There are over a thousand known species of Dendrobium and innumerable hybrids. This makes Dendrobium the second largest orchid genus in the world after Bulbophyllum.
- Dendrobiums like their roots confined in small pots. for good drainage use bark, perlag and charcoal to make up an open mix which drains easily.
- Repot when either the compost becomes acid and soggy or when the pot is full of roots.
- Plants from the mountains of New Guinea like a little moss mixed with the bark or they can be grown on slabs of bark or tree fern on a mossy bed. Such slabs need daily misting for most of the year.
- Over enthusiastic flowering of small dendrobiums can lead to a premature death.
- Small dendrobiums sometimes benefit from a steady gentle air flow.
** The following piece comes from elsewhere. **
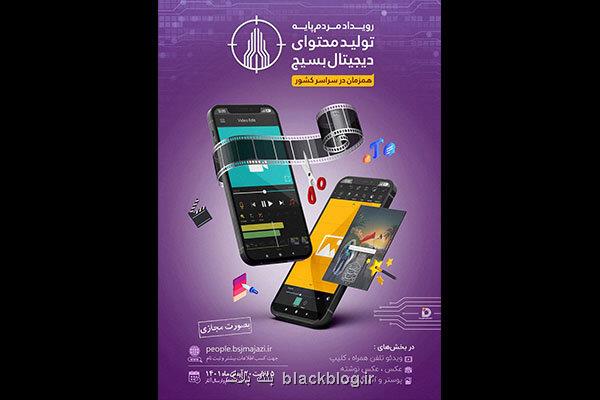 نخستین رویداد مردم پایه مبتنی بر تلفن همراه درحال برگزاری است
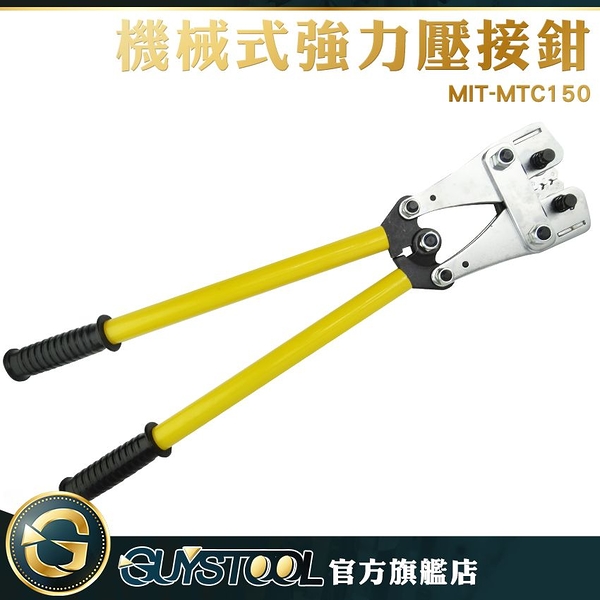 GUYSTOOL 壓接快速 冷壓鉗 銅鋁端子冷壓式 手動壓線鉗 MIT-MTC150 方便攜帶 壓接鉗 耐用限宅配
- In winter temperatures can drop to 40°C when you should not water or feed but give plenty of light and air movement. Buds develop in spring and new growths appear. Water sparingly until the new shoots have grown good roots then feed weekly during maximum growth.
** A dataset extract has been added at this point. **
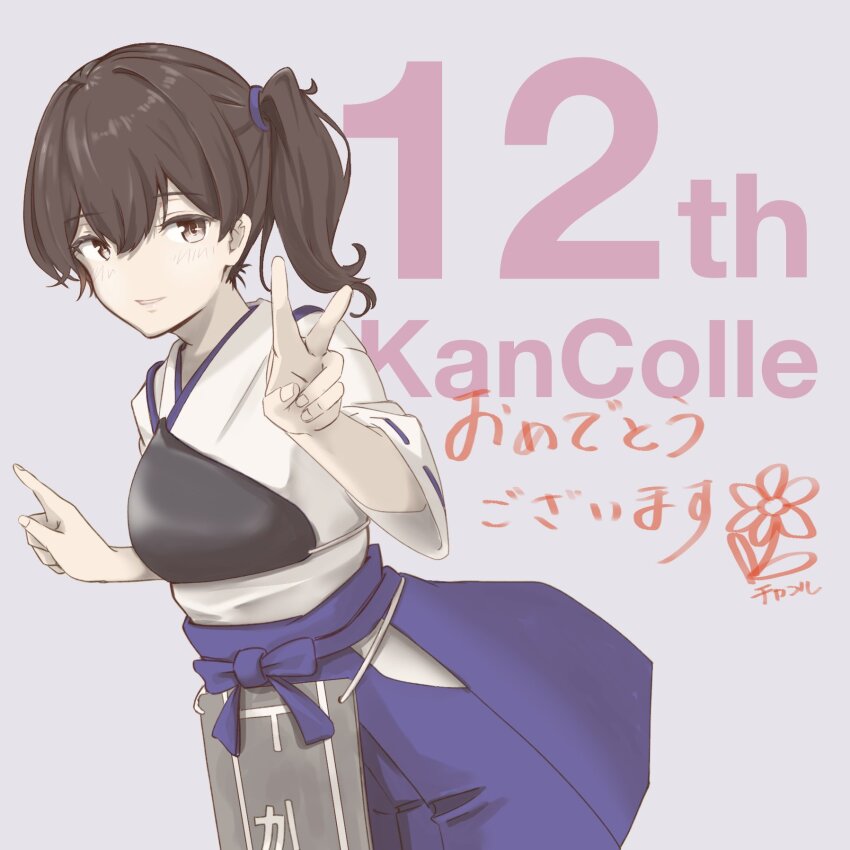 1girl anniversary apron black_hair blue_hakama brown_eyes chakoru grey_background hakama hakama_short_skirt hakama_skirt highres index_finger_raised japanese_clothes kaga_(kancolle) kantai_collection muneate side_ponytail simple_background skirt solo tasuki v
- Free draining potting mixes should always be used containing coarse bark perlite, sphagnum moss and even small pebbles if a little weight is needed.
- Propagation is by division of the larger clump when it has filled the pot. Some Dendrobiums produce offsets. Generally they do not like any root disturbance.
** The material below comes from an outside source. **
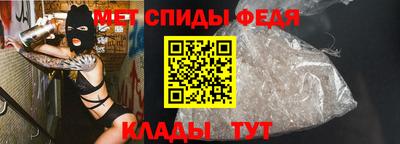 мефедрон мука Обь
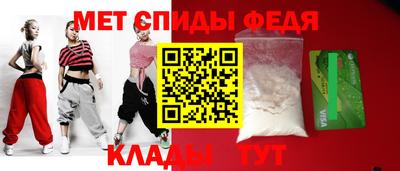 spice Донецк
- Australian species and hybrids include the ‘Rock Lily’ flowers last only 3-4 weeks but Dendrobium bigibbum is often grow for cut flowers.
- Dendrobium like plenty of bright filtered sunlight but avoid direct sunlight that may scorch the leaves. They can be difficult to re-flower if they do not receive sufficient light.
- Never allow plants to stand in water as it may rot the roots.
- Moss loving species can be grouped as either Himalayan, Australian or New Guinea (including Singapore). They can be grown on chunks of bark or tree fern on a mossy bed.